问题
I would like to collect information from the results given by a search engine. But I can only write text instead of unicode in the query part.
import urllib2
a = "바둑"
a = a.decode("utf-8")
type(a)
#Out[35]: unicode
url = "http://search.naver.com/search.naver?where=nexearch&query=%s" %(a)
url2 = urllib2.urlopen(url)
give this error
#UnicodeEncodeError: 'ascii' codec can't encode characters in position 39-40: ordinal not in range(128)
回答1:
Encode the Unicode data to UTF-8, then URL-encode:
from urllib import urlencode
import urllib2
params = {'where': 'nexearch', 'query': a.encode('utf8')}
params = urlencode(params)
url = "http://search.naver.com/search.naver?" + params
response = urllib2.urlopen(url)

▶ _Work to complete_: Based on the error message in the forum thread above, explain in one to three sentences why the call urllib2.urlopen(url) fails in the original code.

▶ _Material provided_:
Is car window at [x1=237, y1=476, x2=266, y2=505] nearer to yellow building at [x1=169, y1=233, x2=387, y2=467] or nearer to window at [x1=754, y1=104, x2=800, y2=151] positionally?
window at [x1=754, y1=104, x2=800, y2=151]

▶ _Solved problem_: The URL built from the Unicode string contains the Korean search term "바둑", and the 'ascii' codec cannot encode the characters at positions 39–40 because their ordinals are not in range(128). The call therefore raises a UnicodeEncodeError.